From: Scott Chase (ecphoric@hotmail.com)
Date: Thu 17 Oct 2002 - 22:24:11 GMT
>From: "Wade T.Smith" <wade_smith@harvard.edu>
>Reply-To: memetics@mmu.ac.uk
>To: Memetics Listserv <memetics@mmu.ac.uk>
>Subject: coins in the fountain
>Date: Thu, 17 Oct 2002 02:15:21 -0400
>
>No two persons ever read the same book. -Edmund Wilson, critic (1895-1972)
>
Excellent quote Wade. The differences in cumulative life experiences will be
brought to bear when two people read a book and thus they will read that
book in different lights. Perhaps the book itself as it is typed upon the
pages is the same, but the interpretation and encoding of the book in each
person's nogginally distinct memory space will likely differ a tad, as bits
and pieces will be stiched into disparately differentiated quilts or
tapestries. Would the splotchy and ephemeral memory traces corresponding to
reading said book have any great degree of similarity across individuals?

PROVIDED MATERIAL =>
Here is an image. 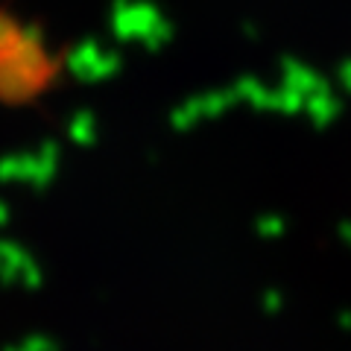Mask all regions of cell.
Returning <instances> with one entry per match:
<instances>
[{
    "instance_id": "1",
    "label": "cell",
    "mask_w": 351,
    "mask_h": 351,
    "mask_svg": "<svg viewBox=\"0 0 351 351\" xmlns=\"http://www.w3.org/2000/svg\"><path fill=\"white\" fill-rule=\"evenodd\" d=\"M50 59L38 41H29L15 21L0 15V94L27 97L44 88Z\"/></svg>"
}]
</instances>
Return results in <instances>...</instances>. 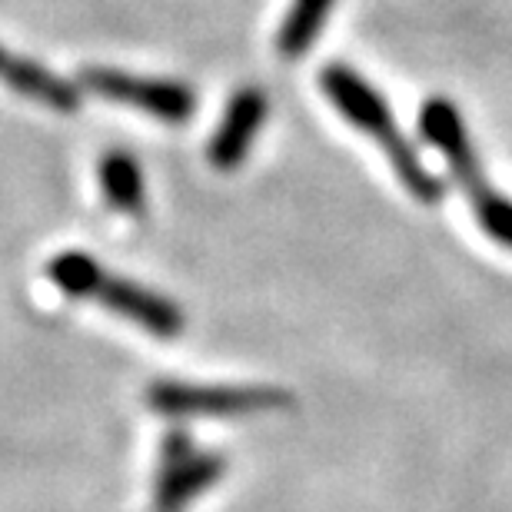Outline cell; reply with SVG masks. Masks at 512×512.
Returning <instances> with one entry per match:
<instances>
[{"instance_id":"obj_6","label":"cell","mask_w":512,"mask_h":512,"mask_svg":"<svg viewBox=\"0 0 512 512\" xmlns=\"http://www.w3.org/2000/svg\"><path fill=\"white\" fill-rule=\"evenodd\" d=\"M419 133H423L426 143H433V147L443 153L463 190L486 180L483 167H479V160H476L473 143H469L463 117H459V110L449 104L446 97H429L426 100L423 110H419Z\"/></svg>"},{"instance_id":"obj_4","label":"cell","mask_w":512,"mask_h":512,"mask_svg":"<svg viewBox=\"0 0 512 512\" xmlns=\"http://www.w3.org/2000/svg\"><path fill=\"white\" fill-rule=\"evenodd\" d=\"M227 459L217 453H193L187 433H170L163 439V463L157 479V503L153 512H183L213 479L223 476Z\"/></svg>"},{"instance_id":"obj_7","label":"cell","mask_w":512,"mask_h":512,"mask_svg":"<svg viewBox=\"0 0 512 512\" xmlns=\"http://www.w3.org/2000/svg\"><path fill=\"white\" fill-rule=\"evenodd\" d=\"M266 120V97L256 87H243L227 104L217 133L210 140V163L217 170H237L250 153L256 133Z\"/></svg>"},{"instance_id":"obj_10","label":"cell","mask_w":512,"mask_h":512,"mask_svg":"<svg viewBox=\"0 0 512 512\" xmlns=\"http://www.w3.org/2000/svg\"><path fill=\"white\" fill-rule=\"evenodd\" d=\"M333 4L336 0H293L280 24V34H276V50L283 57H300L303 50H310L313 40L320 37Z\"/></svg>"},{"instance_id":"obj_2","label":"cell","mask_w":512,"mask_h":512,"mask_svg":"<svg viewBox=\"0 0 512 512\" xmlns=\"http://www.w3.org/2000/svg\"><path fill=\"white\" fill-rule=\"evenodd\" d=\"M147 403L163 416H250L286 409L290 393L273 386H190V383H153Z\"/></svg>"},{"instance_id":"obj_3","label":"cell","mask_w":512,"mask_h":512,"mask_svg":"<svg viewBox=\"0 0 512 512\" xmlns=\"http://www.w3.org/2000/svg\"><path fill=\"white\" fill-rule=\"evenodd\" d=\"M80 84L90 94H100L127 107H140L143 114L157 117L163 124H187L193 110H197V94L187 84H177V80L137 77L110 67H84L80 70Z\"/></svg>"},{"instance_id":"obj_8","label":"cell","mask_w":512,"mask_h":512,"mask_svg":"<svg viewBox=\"0 0 512 512\" xmlns=\"http://www.w3.org/2000/svg\"><path fill=\"white\" fill-rule=\"evenodd\" d=\"M0 80H7L17 94L37 100V104H44V107H54L60 114H70V110L80 107V87H74L64 77L50 74L47 67L34 64V60L10 54L4 47H0Z\"/></svg>"},{"instance_id":"obj_9","label":"cell","mask_w":512,"mask_h":512,"mask_svg":"<svg viewBox=\"0 0 512 512\" xmlns=\"http://www.w3.org/2000/svg\"><path fill=\"white\" fill-rule=\"evenodd\" d=\"M100 187H104V197L114 210L127 213V217L143 213V173L130 153L110 150L100 160Z\"/></svg>"},{"instance_id":"obj_5","label":"cell","mask_w":512,"mask_h":512,"mask_svg":"<svg viewBox=\"0 0 512 512\" xmlns=\"http://www.w3.org/2000/svg\"><path fill=\"white\" fill-rule=\"evenodd\" d=\"M97 303H104L107 310H114L124 320L137 323L140 330H147L160 340H173L183 333V313L173 306L167 296L150 293L147 286L120 280V276L104 273V280L97 283Z\"/></svg>"},{"instance_id":"obj_12","label":"cell","mask_w":512,"mask_h":512,"mask_svg":"<svg viewBox=\"0 0 512 512\" xmlns=\"http://www.w3.org/2000/svg\"><path fill=\"white\" fill-rule=\"evenodd\" d=\"M466 193H469V200H473L479 227H483L493 240L503 243V247L512 250V203L506 197H499L486 180L476 183V187H469Z\"/></svg>"},{"instance_id":"obj_11","label":"cell","mask_w":512,"mask_h":512,"mask_svg":"<svg viewBox=\"0 0 512 512\" xmlns=\"http://www.w3.org/2000/svg\"><path fill=\"white\" fill-rule=\"evenodd\" d=\"M104 266H100L94 256L87 253H60L54 260L47 263V276L50 283L60 286L67 296H77V300H84V296H94L97 293V283L104 280Z\"/></svg>"},{"instance_id":"obj_1","label":"cell","mask_w":512,"mask_h":512,"mask_svg":"<svg viewBox=\"0 0 512 512\" xmlns=\"http://www.w3.org/2000/svg\"><path fill=\"white\" fill-rule=\"evenodd\" d=\"M320 87H323V94L333 100V107L340 110L353 127L370 133V137L386 150L396 177L403 180V187L413 193L419 203L443 200V193H446L443 180L433 177V173L423 167L419 153L409 147V140L396 130V120H393V114H389V104L376 94L370 80H363L353 67H346V64H330V67H323Z\"/></svg>"}]
</instances>
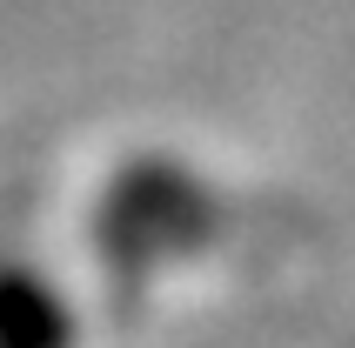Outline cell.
<instances>
[{
  "mask_svg": "<svg viewBox=\"0 0 355 348\" xmlns=\"http://www.w3.org/2000/svg\"><path fill=\"white\" fill-rule=\"evenodd\" d=\"M7 348H67V308L34 268L7 281Z\"/></svg>",
  "mask_w": 355,
  "mask_h": 348,
  "instance_id": "1",
  "label": "cell"
}]
</instances>
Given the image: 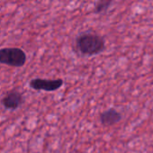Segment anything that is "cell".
Instances as JSON below:
<instances>
[{
    "instance_id": "5",
    "label": "cell",
    "mask_w": 153,
    "mask_h": 153,
    "mask_svg": "<svg viewBox=\"0 0 153 153\" xmlns=\"http://www.w3.org/2000/svg\"><path fill=\"white\" fill-rule=\"evenodd\" d=\"M122 114L114 108H110L100 114V122L105 126H112L122 120Z\"/></svg>"
},
{
    "instance_id": "2",
    "label": "cell",
    "mask_w": 153,
    "mask_h": 153,
    "mask_svg": "<svg viewBox=\"0 0 153 153\" xmlns=\"http://www.w3.org/2000/svg\"><path fill=\"white\" fill-rule=\"evenodd\" d=\"M26 62V54L20 48L0 49V63L11 67H23Z\"/></svg>"
},
{
    "instance_id": "3",
    "label": "cell",
    "mask_w": 153,
    "mask_h": 153,
    "mask_svg": "<svg viewBox=\"0 0 153 153\" xmlns=\"http://www.w3.org/2000/svg\"><path fill=\"white\" fill-rule=\"evenodd\" d=\"M63 85L61 79H33L30 81L29 86L34 90H42L47 92H53L59 89Z\"/></svg>"
},
{
    "instance_id": "1",
    "label": "cell",
    "mask_w": 153,
    "mask_h": 153,
    "mask_svg": "<svg viewBox=\"0 0 153 153\" xmlns=\"http://www.w3.org/2000/svg\"><path fill=\"white\" fill-rule=\"evenodd\" d=\"M76 47L78 51L87 56H93L102 52L105 47L103 37L96 33H85L76 39Z\"/></svg>"
},
{
    "instance_id": "6",
    "label": "cell",
    "mask_w": 153,
    "mask_h": 153,
    "mask_svg": "<svg viewBox=\"0 0 153 153\" xmlns=\"http://www.w3.org/2000/svg\"><path fill=\"white\" fill-rule=\"evenodd\" d=\"M113 0H99V1L96 4V7H95V11L96 13H103L105 12L109 7L112 5Z\"/></svg>"
},
{
    "instance_id": "4",
    "label": "cell",
    "mask_w": 153,
    "mask_h": 153,
    "mask_svg": "<svg viewBox=\"0 0 153 153\" xmlns=\"http://www.w3.org/2000/svg\"><path fill=\"white\" fill-rule=\"evenodd\" d=\"M1 103L6 108L16 110L23 105L24 97L19 91L11 90L4 96V97L1 100Z\"/></svg>"
}]
</instances>
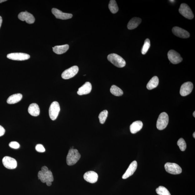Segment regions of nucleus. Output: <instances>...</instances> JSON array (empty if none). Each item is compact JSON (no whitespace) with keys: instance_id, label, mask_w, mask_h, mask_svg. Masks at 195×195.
<instances>
[{"instance_id":"1","label":"nucleus","mask_w":195,"mask_h":195,"mask_svg":"<svg viewBox=\"0 0 195 195\" xmlns=\"http://www.w3.org/2000/svg\"><path fill=\"white\" fill-rule=\"evenodd\" d=\"M38 177V179L40 180L43 183H46L48 186L52 185V182L54 181V177L52 171L48 170V167L43 166L41 170L39 171Z\"/></svg>"},{"instance_id":"2","label":"nucleus","mask_w":195,"mask_h":195,"mask_svg":"<svg viewBox=\"0 0 195 195\" xmlns=\"http://www.w3.org/2000/svg\"><path fill=\"white\" fill-rule=\"evenodd\" d=\"M81 157V155L78 150L71 148L67 157V164L69 166L73 165L79 161Z\"/></svg>"},{"instance_id":"3","label":"nucleus","mask_w":195,"mask_h":195,"mask_svg":"<svg viewBox=\"0 0 195 195\" xmlns=\"http://www.w3.org/2000/svg\"><path fill=\"white\" fill-rule=\"evenodd\" d=\"M108 59L109 62L118 68H122L126 65L125 60L120 56L116 54L108 55Z\"/></svg>"},{"instance_id":"4","label":"nucleus","mask_w":195,"mask_h":195,"mask_svg":"<svg viewBox=\"0 0 195 195\" xmlns=\"http://www.w3.org/2000/svg\"><path fill=\"white\" fill-rule=\"evenodd\" d=\"M168 116L166 112H163L160 114L157 122V127L159 130L166 128L168 123Z\"/></svg>"},{"instance_id":"5","label":"nucleus","mask_w":195,"mask_h":195,"mask_svg":"<svg viewBox=\"0 0 195 195\" xmlns=\"http://www.w3.org/2000/svg\"><path fill=\"white\" fill-rule=\"evenodd\" d=\"M164 168L168 173L173 175H178L182 172V170L181 167L177 164L167 162L165 164Z\"/></svg>"},{"instance_id":"6","label":"nucleus","mask_w":195,"mask_h":195,"mask_svg":"<svg viewBox=\"0 0 195 195\" xmlns=\"http://www.w3.org/2000/svg\"><path fill=\"white\" fill-rule=\"evenodd\" d=\"M60 111L59 104L57 101H54L51 104L49 114L50 119L52 120H55L57 119L58 116Z\"/></svg>"},{"instance_id":"7","label":"nucleus","mask_w":195,"mask_h":195,"mask_svg":"<svg viewBox=\"0 0 195 195\" xmlns=\"http://www.w3.org/2000/svg\"><path fill=\"white\" fill-rule=\"evenodd\" d=\"M179 12L181 15L187 19L191 20L194 17V15L189 7L185 3L181 4L179 9Z\"/></svg>"},{"instance_id":"8","label":"nucleus","mask_w":195,"mask_h":195,"mask_svg":"<svg viewBox=\"0 0 195 195\" xmlns=\"http://www.w3.org/2000/svg\"><path fill=\"white\" fill-rule=\"evenodd\" d=\"M78 67L77 66L72 67L62 72V77L65 80L69 79L75 76L78 73Z\"/></svg>"},{"instance_id":"9","label":"nucleus","mask_w":195,"mask_h":195,"mask_svg":"<svg viewBox=\"0 0 195 195\" xmlns=\"http://www.w3.org/2000/svg\"><path fill=\"white\" fill-rule=\"evenodd\" d=\"M168 57L169 61L173 64H177L182 61V58L181 57L180 55L173 50L169 51Z\"/></svg>"},{"instance_id":"10","label":"nucleus","mask_w":195,"mask_h":195,"mask_svg":"<svg viewBox=\"0 0 195 195\" xmlns=\"http://www.w3.org/2000/svg\"><path fill=\"white\" fill-rule=\"evenodd\" d=\"M7 58L12 60L23 61L29 59L30 56L25 53H12L8 54Z\"/></svg>"},{"instance_id":"11","label":"nucleus","mask_w":195,"mask_h":195,"mask_svg":"<svg viewBox=\"0 0 195 195\" xmlns=\"http://www.w3.org/2000/svg\"><path fill=\"white\" fill-rule=\"evenodd\" d=\"M3 165L7 168L10 169H14L17 166V162L16 160L10 157L6 156L2 160Z\"/></svg>"},{"instance_id":"12","label":"nucleus","mask_w":195,"mask_h":195,"mask_svg":"<svg viewBox=\"0 0 195 195\" xmlns=\"http://www.w3.org/2000/svg\"><path fill=\"white\" fill-rule=\"evenodd\" d=\"M18 18L22 21H25L29 24H33L35 20L33 15L27 11L20 12L18 15Z\"/></svg>"},{"instance_id":"13","label":"nucleus","mask_w":195,"mask_h":195,"mask_svg":"<svg viewBox=\"0 0 195 195\" xmlns=\"http://www.w3.org/2000/svg\"><path fill=\"white\" fill-rule=\"evenodd\" d=\"M193 88L192 83L190 82H185L180 88V94L182 96H186L189 94Z\"/></svg>"},{"instance_id":"14","label":"nucleus","mask_w":195,"mask_h":195,"mask_svg":"<svg viewBox=\"0 0 195 195\" xmlns=\"http://www.w3.org/2000/svg\"><path fill=\"white\" fill-rule=\"evenodd\" d=\"M52 11L55 17L58 19L67 20L70 19L73 16L72 14L64 13L58 9L55 8H53Z\"/></svg>"},{"instance_id":"15","label":"nucleus","mask_w":195,"mask_h":195,"mask_svg":"<svg viewBox=\"0 0 195 195\" xmlns=\"http://www.w3.org/2000/svg\"><path fill=\"white\" fill-rule=\"evenodd\" d=\"M172 32L178 38H187L190 37V34L188 32L179 27H174Z\"/></svg>"},{"instance_id":"16","label":"nucleus","mask_w":195,"mask_h":195,"mask_svg":"<svg viewBox=\"0 0 195 195\" xmlns=\"http://www.w3.org/2000/svg\"><path fill=\"white\" fill-rule=\"evenodd\" d=\"M83 178L88 182L94 183L96 182L98 180V176L94 171H89L84 174Z\"/></svg>"},{"instance_id":"17","label":"nucleus","mask_w":195,"mask_h":195,"mask_svg":"<svg viewBox=\"0 0 195 195\" xmlns=\"http://www.w3.org/2000/svg\"><path fill=\"white\" fill-rule=\"evenodd\" d=\"M137 167H138L137 162L136 161L132 162L130 164L129 168L126 171L122 176V179H125L128 178L130 176L133 175L136 171Z\"/></svg>"},{"instance_id":"18","label":"nucleus","mask_w":195,"mask_h":195,"mask_svg":"<svg viewBox=\"0 0 195 195\" xmlns=\"http://www.w3.org/2000/svg\"><path fill=\"white\" fill-rule=\"evenodd\" d=\"M92 90V85L90 82H87L79 88L77 93L80 96L90 93Z\"/></svg>"},{"instance_id":"19","label":"nucleus","mask_w":195,"mask_h":195,"mask_svg":"<svg viewBox=\"0 0 195 195\" xmlns=\"http://www.w3.org/2000/svg\"><path fill=\"white\" fill-rule=\"evenodd\" d=\"M143 123L141 121H137L132 123L130 127V131L132 134H135L142 128Z\"/></svg>"},{"instance_id":"20","label":"nucleus","mask_w":195,"mask_h":195,"mask_svg":"<svg viewBox=\"0 0 195 195\" xmlns=\"http://www.w3.org/2000/svg\"><path fill=\"white\" fill-rule=\"evenodd\" d=\"M28 111L30 115L34 117H37L40 114V109L36 103H33L30 104Z\"/></svg>"},{"instance_id":"21","label":"nucleus","mask_w":195,"mask_h":195,"mask_svg":"<svg viewBox=\"0 0 195 195\" xmlns=\"http://www.w3.org/2000/svg\"><path fill=\"white\" fill-rule=\"evenodd\" d=\"M142 22L141 18H134L129 21L127 25V28L129 30L133 29L136 28Z\"/></svg>"},{"instance_id":"22","label":"nucleus","mask_w":195,"mask_h":195,"mask_svg":"<svg viewBox=\"0 0 195 195\" xmlns=\"http://www.w3.org/2000/svg\"><path fill=\"white\" fill-rule=\"evenodd\" d=\"M22 96L21 94L18 93L13 94L9 97L7 100V103L9 104H13L17 103L21 100Z\"/></svg>"},{"instance_id":"23","label":"nucleus","mask_w":195,"mask_h":195,"mask_svg":"<svg viewBox=\"0 0 195 195\" xmlns=\"http://www.w3.org/2000/svg\"><path fill=\"white\" fill-rule=\"evenodd\" d=\"M69 46L67 44L61 46H57L53 48V51L56 54H62L67 52L68 50Z\"/></svg>"},{"instance_id":"24","label":"nucleus","mask_w":195,"mask_h":195,"mask_svg":"<svg viewBox=\"0 0 195 195\" xmlns=\"http://www.w3.org/2000/svg\"><path fill=\"white\" fill-rule=\"evenodd\" d=\"M159 80L158 77H153L147 85V88L148 90H152L156 88L158 85Z\"/></svg>"},{"instance_id":"25","label":"nucleus","mask_w":195,"mask_h":195,"mask_svg":"<svg viewBox=\"0 0 195 195\" xmlns=\"http://www.w3.org/2000/svg\"><path fill=\"white\" fill-rule=\"evenodd\" d=\"M111 93L116 96H120L123 94L122 90L117 86L113 85L110 88Z\"/></svg>"},{"instance_id":"26","label":"nucleus","mask_w":195,"mask_h":195,"mask_svg":"<svg viewBox=\"0 0 195 195\" xmlns=\"http://www.w3.org/2000/svg\"><path fill=\"white\" fill-rule=\"evenodd\" d=\"M108 8L111 13L114 14L119 10L117 2L115 0H111L109 3Z\"/></svg>"},{"instance_id":"27","label":"nucleus","mask_w":195,"mask_h":195,"mask_svg":"<svg viewBox=\"0 0 195 195\" xmlns=\"http://www.w3.org/2000/svg\"><path fill=\"white\" fill-rule=\"evenodd\" d=\"M157 193L159 195H171L168 189L163 186H159L156 190Z\"/></svg>"},{"instance_id":"28","label":"nucleus","mask_w":195,"mask_h":195,"mask_svg":"<svg viewBox=\"0 0 195 195\" xmlns=\"http://www.w3.org/2000/svg\"><path fill=\"white\" fill-rule=\"evenodd\" d=\"M108 115V112L107 110H104L100 113L99 115V122L101 124H103L106 122Z\"/></svg>"},{"instance_id":"29","label":"nucleus","mask_w":195,"mask_h":195,"mask_svg":"<svg viewBox=\"0 0 195 195\" xmlns=\"http://www.w3.org/2000/svg\"><path fill=\"white\" fill-rule=\"evenodd\" d=\"M150 46V42L149 39L147 38L146 39L144 42V43L143 46L141 50L142 54L145 55L148 52Z\"/></svg>"},{"instance_id":"30","label":"nucleus","mask_w":195,"mask_h":195,"mask_svg":"<svg viewBox=\"0 0 195 195\" xmlns=\"http://www.w3.org/2000/svg\"><path fill=\"white\" fill-rule=\"evenodd\" d=\"M177 144L182 151H184L187 148V144L185 141L182 138L179 139Z\"/></svg>"},{"instance_id":"31","label":"nucleus","mask_w":195,"mask_h":195,"mask_svg":"<svg viewBox=\"0 0 195 195\" xmlns=\"http://www.w3.org/2000/svg\"><path fill=\"white\" fill-rule=\"evenodd\" d=\"M9 146L14 149H18L20 147V145L17 142L12 141L9 143Z\"/></svg>"},{"instance_id":"32","label":"nucleus","mask_w":195,"mask_h":195,"mask_svg":"<svg viewBox=\"0 0 195 195\" xmlns=\"http://www.w3.org/2000/svg\"><path fill=\"white\" fill-rule=\"evenodd\" d=\"M36 149L37 152H45V149L44 146L41 144L37 145L36 147Z\"/></svg>"},{"instance_id":"33","label":"nucleus","mask_w":195,"mask_h":195,"mask_svg":"<svg viewBox=\"0 0 195 195\" xmlns=\"http://www.w3.org/2000/svg\"><path fill=\"white\" fill-rule=\"evenodd\" d=\"M5 130L1 125H0V137L3 136L5 133Z\"/></svg>"},{"instance_id":"34","label":"nucleus","mask_w":195,"mask_h":195,"mask_svg":"<svg viewBox=\"0 0 195 195\" xmlns=\"http://www.w3.org/2000/svg\"><path fill=\"white\" fill-rule=\"evenodd\" d=\"M2 22V19L1 16H0V28H1Z\"/></svg>"},{"instance_id":"35","label":"nucleus","mask_w":195,"mask_h":195,"mask_svg":"<svg viewBox=\"0 0 195 195\" xmlns=\"http://www.w3.org/2000/svg\"><path fill=\"white\" fill-rule=\"evenodd\" d=\"M6 1H7V0H0V3H2V2Z\"/></svg>"},{"instance_id":"36","label":"nucleus","mask_w":195,"mask_h":195,"mask_svg":"<svg viewBox=\"0 0 195 195\" xmlns=\"http://www.w3.org/2000/svg\"><path fill=\"white\" fill-rule=\"evenodd\" d=\"M193 116L194 117H195V111H194L193 113Z\"/></svg>"},{"instance_id":"37","label":"nucleus","mask_w":195,"mask_h":195,"mask_svg":"<svg viewBox=\"0 0 195 195\" xmlns=\"http://www.w3.org/2000/svg\"><path fill=\"white\" fill-rule=\"evenodd\" d=\"M193 138H195V132H194V133L193 134Z\"/></svg>"},{"instance_id":"38","label":"nucleus","mask_w":195,"mask_h":195,"mask_svg":"<svg viewBox=\"0 0 195 195\" xmlns=\"http://www.w3.org/2000/svg\"><path fill=\"white\" fill-rule=\"evenodd\" d=\"M170 1L171 2H175V1H173H173Z\"/></svg>"}]
</instances>
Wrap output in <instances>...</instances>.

PROMPT 1 => Which critic does the email quote as saying that no two persons ever read the same book?
PROMPT 2 => Write out the stretch of the email from "From: Scott Chase" through "Wilson, critic (1895-1972)".
Answer from the email alone, not the records.

TASK ANSWER 1 => Edmund Wilson

TASK ANSWER 2 =>
From: Scott Chase (ecphoric@hotmail.com)
Date: Thu 17 Oct 2002 - 22:24:11 GMT
>From: "Wade T.Smith" <wade_smith@harvard.edu>
>Reply-To: memetics@mmu.ac.uk
>To: Memetics Listserv <memetics@mmu.ac.uk>
>Subject: coins in the fountain
>Date: Thu, 17 Oct 2002 02:15:21 -0400
>
>No two persons ever read the same book. -Edmund Wilson, critic (1895-1972)